Captain America: Rewriting History ... Kirby Style
The main story in CAPTAIN AMERICA #700, by storytellers Mark Waid and Chris Samnee, colorist Matthew Wilson, and letterer Joe Caramagna, serves as a powerful culmination of this creative team’s run alongside the Sentinel of Liberty. But these all-star artists aren’t the only ones getting in on the landmark issue action! The Cap’s co-creator, Jack “King” Kirby himself, contributes to the action as well in a special bonus story written by Waid with colors by Wilson!
In the back of issue #700, Mark Waid took on the mammoth task of repurposing original Jack Kirby and Frank Giacoia art from TALES OF SUSPENSE with a brand-new Steve Rogers story. To get the all the details, we caught up with the writer to ask how he went about creating this cross-generational collaboration.

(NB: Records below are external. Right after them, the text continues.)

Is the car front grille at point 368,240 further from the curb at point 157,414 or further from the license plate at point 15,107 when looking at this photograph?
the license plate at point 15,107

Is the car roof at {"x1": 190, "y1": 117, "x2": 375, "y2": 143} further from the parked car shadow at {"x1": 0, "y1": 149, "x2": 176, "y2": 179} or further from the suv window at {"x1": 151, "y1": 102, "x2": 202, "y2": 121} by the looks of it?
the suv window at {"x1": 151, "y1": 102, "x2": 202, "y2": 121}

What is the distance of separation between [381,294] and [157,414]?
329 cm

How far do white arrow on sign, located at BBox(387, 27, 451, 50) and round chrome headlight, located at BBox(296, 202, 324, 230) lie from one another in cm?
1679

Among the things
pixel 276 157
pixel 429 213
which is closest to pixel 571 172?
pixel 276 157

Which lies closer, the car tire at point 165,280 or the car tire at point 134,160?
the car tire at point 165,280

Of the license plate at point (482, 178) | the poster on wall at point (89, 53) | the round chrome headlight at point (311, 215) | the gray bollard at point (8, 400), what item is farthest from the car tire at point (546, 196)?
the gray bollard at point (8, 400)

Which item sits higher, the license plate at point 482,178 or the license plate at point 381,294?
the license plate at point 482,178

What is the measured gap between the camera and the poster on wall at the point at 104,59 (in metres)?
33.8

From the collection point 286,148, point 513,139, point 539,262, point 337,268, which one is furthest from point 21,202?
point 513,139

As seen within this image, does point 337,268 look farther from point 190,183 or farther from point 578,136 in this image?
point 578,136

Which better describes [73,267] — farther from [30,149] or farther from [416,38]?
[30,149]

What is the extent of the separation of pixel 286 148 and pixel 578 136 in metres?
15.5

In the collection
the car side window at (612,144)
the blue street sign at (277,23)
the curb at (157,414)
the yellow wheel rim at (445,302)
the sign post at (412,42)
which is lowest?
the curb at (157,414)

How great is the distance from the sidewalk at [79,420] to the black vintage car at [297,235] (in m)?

Marvel.com: How did you come up with the idea for this one-of-a-kind story?
Mark Waid: I’ve been wanting to do something like this for a long, long time. In the earliest days of the MARVEL ESSENTIALS black-and-white volumes, I came to realize just how many Silver Age and Bronze Age comics artists produced consistent and reliable work in an old-fashioned six-panel grid. To be honest, there weren’t that many who did huge, long, hundreds-of-pages uninterrupted runs in the 1960s and 1970s—John Buscema, Jack Kirby, Steve Ditko, Gene Colan, a few others. But I’d always wondered what it would be like to redialogue their material to create new stories—especially if I could pick-and-choose specific panels to build brand-new pages.
Marvel.com: Can you tell us what your process was like?
Mark Waid: Way more complicated than you’d think.
STEP ONE: I had to pick a character, but that was a gimme seeing as how this was going to be for CAPTAIN AMERICA #700.
STEP TWO: Before I even began choosing the artwork, I had to settle on one and only one penciller/inker team for visual consistency. This immediately winnowed down the number of available Captain America pages pretty substantially—inkers like Syd Shores and Dick Ayers were fine craftsmen, but their work was either too sparse (comparatively) or too centered on very specific scenes (say, World War II battle scenes) that would be difficult to weave into a modern narrative. In the end, based on the volume of collaboration as much as anything, I opted to pull from the Jack Kirby and Frank Giacoia stories from TALES OF SUSPENSE.